Additional evidence appeared in a statement by a British left group, the Socialist Party of Great Britain (SPGB), which described a meeting in Kiev of a dozen or so people who acted as if they were in political agreement with the British visitors and held discussions in their presence for a long period. Nevertheless, the SPGB had recently been convinced by reliable sources that the group was fictitious and that the Ukrainian CWI was involved. This report mirrored our own experiences. Because of this report together with the photo of Vernik, by early August we were almost positive that we had been scammed by the whole “RWO.”

On August 13, we wrote a short note to the “RWO,” saying that we had seen the Vernik picture and asking if they had any defense. “Viktor” replied, blaming the affair purely on Vernik. He said that they hadn’t really known Vernik very well: even though he was a leader of the organization, he hadn’t been a founding member. The letter said that he had mental problems and that it was likely that he was being pressured by government police agents. “Viktor” plaintively declared the group’s innocence and sought to make us feel guilty for our stance. However, there were glaring inconsistencies in the letter. They included the fact that in Warsaw, “Yakov” had mentioned that he was one of the founding members. The letter claimed that Vernik had been absent from the “RWO” for three months, yet it was “Yakov” who had been corresponding with us on e-mail, not “Viktor,” in recent weeks. This letter further convinced us that the scam included the entire “RWO,” not just Vernik.

We were then contacted by Cde. Bill Logan of the International Bolshevik Tendency (IBT), who had also been in contact with Workers Power of Britain (WP), the leading section of the League for the Fifth International (LFI). WP and the IBT knew from photographs that leading members of both their Ukrainian organizations were the same people and therefore that their “sections” were frauds. They also knew that these crooks were in the leadership of the CWI section in Ukraine. We were shown the photos, which proved absolutely that “Viktor” and the other leaders of the “RWO” were also members of the LFI and IBT “affiliates” as well as in the CWI section.

Despite the fact that we have fundamental political differences with the IBT (and all the other scammed groups), we and the IBT established a collaborative relationship to further investigate the fraud. We agreed with the IBT’s proposal to draft a joint statement exposing the scam, to be discussed and signed by as many groups as possible. We both recognized that it was an elementary moral and political duty to contact and warn as many far-left groups as could likely be victims, despite our political hostility to each other and to them. Of course, all the affected groups are free to, and should, issue their own statements as well as the joint statement.

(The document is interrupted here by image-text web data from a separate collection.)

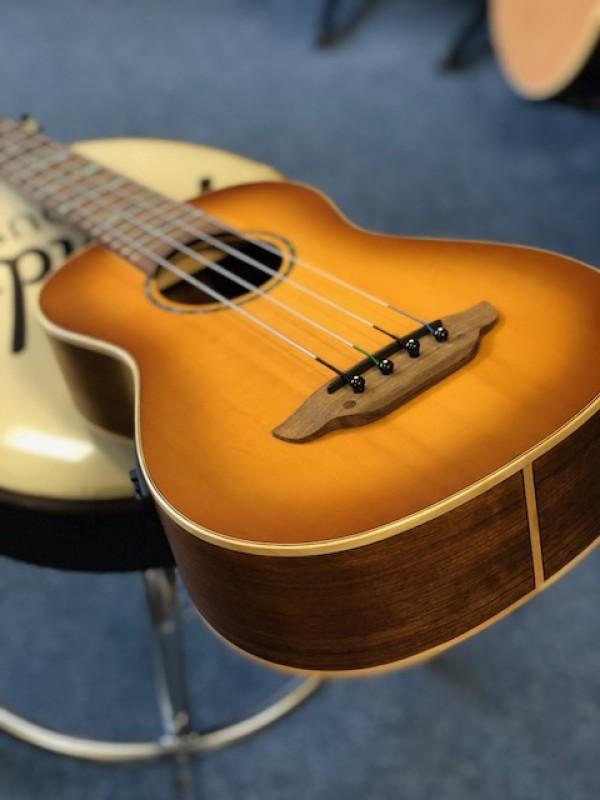 Luna bass/baritone ukulele high tide electro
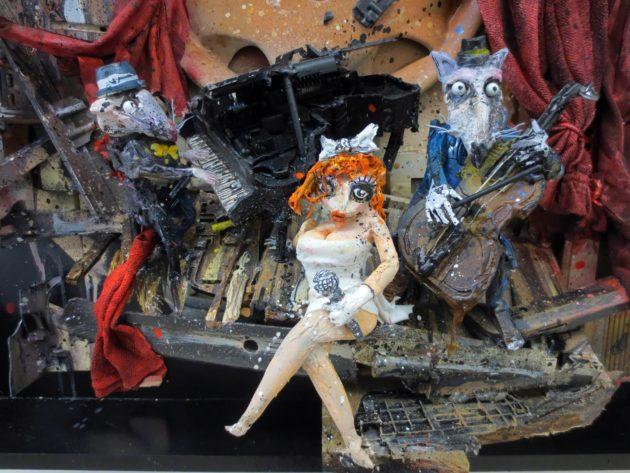 artur-bordalo-ii-painting-urban-art-street-art-garbage-trash-lixo-arte-urbana-ideia-quente-3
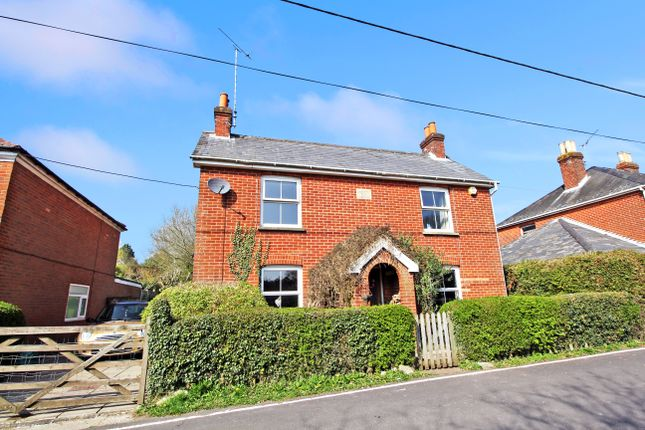 4 bed detached house to rent in The Dene, Ropley, Alresford SO24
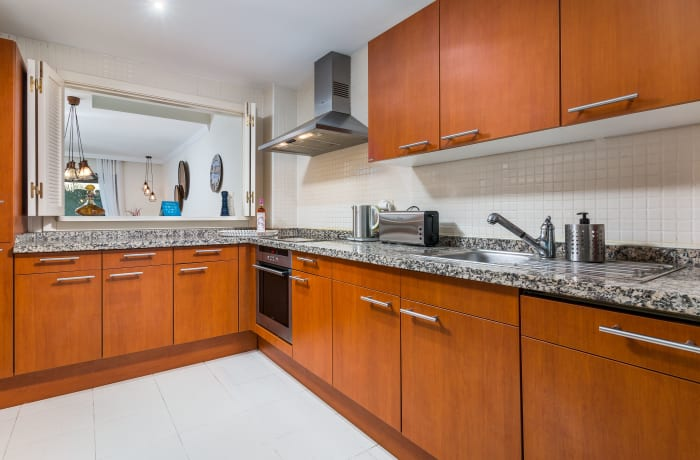 Apartment in El Palmeral I, Nueva Andalucia - 4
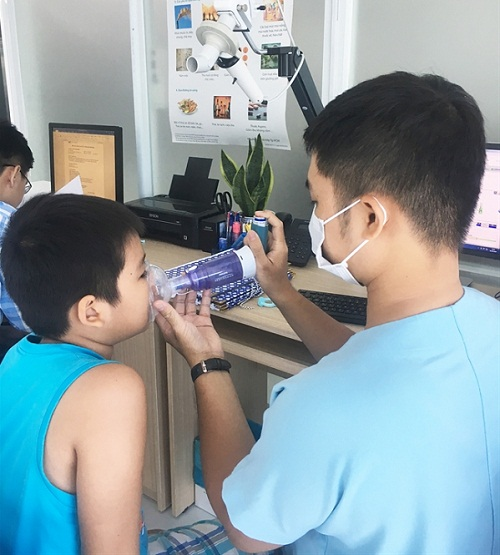 Bác sĩ hướng dẫn cách xử trí cơn hen phế quản tại nhà cho trẻ - Ảnh 1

We knew that among the defrauded groups there would likely be a few so mired in cringing organizational sectarianism that they would reject a joint statement warning the working class and radical public and would effectively refuse to cooperate in investigating the scope of the fraud. Yet a number of other groups in addition to the IBT and us have engaged in discussions and cooperative work. News & Letters and the New Unionist Party (NUP) in the U.S. have been among the groups that have been fully cooperative. The proposed joint statement has now been drafted and is being circulated. At this point, in addition to the SPGB, the IBT and ourselves, WP/LFI, Alliance for Workers’ Liberty of Britain (AWL) and the Internationalist Group (IG) have issued statements, and more are expected.

Past Suspicions and Suspicious Incidents

Shortly after our initial contact with the “RWO,” we began to wonder why there were so many far left groups in Ukraine – as opposed, say, to Russia. The “RWO” answered that many of the groups originated out of a handful of young comrades who had come across Trotsky’s The Revolution Betrayed and were taken with its magnificent insights. They soon diverged in many directions. Nevertheless, the existence of so many groups caused us to have a low level of suspicion about the “RWO.” And even though we had dismissed the Stalinist charges about “Trotskyites” on the internet, these added to our mild suspicion.

Further, over the years there were a few incidents which caused us to momentarily heighten those suspicions. In 2000, we came across a report from an ultra-left Italian group citing a letter from its new friends in Ukraine, a letter which used wording very similar to one we had months previously received from the “RWO.” Upon questioning, the “RWO” told us that a comrade who had been in charge of communications for them had split and formed the ultra-left group. He had used the same formal words in his letters that he had used in the past. Indeed, “Sergey,” who had been in charge of corresponding with us, had previously disappeared from our view, and the correspondence had mainly been taken over by “Viktor.”

Two years later, we saw reports of activities by Ukrainian supporters in the News & Letters newspaper which contained similar language to that which appeared in a report sent to us by “RWO,” in a section devoted to tasks performed at a demonstration and not in political evaluations. This time the “RWO” told us that “Yosif,” a leading comrade, had translated the report for the News & Letters person, his close friend, since the friend’s English was very faulty. Yosif used similar verbiage to that which he had used in the report to us.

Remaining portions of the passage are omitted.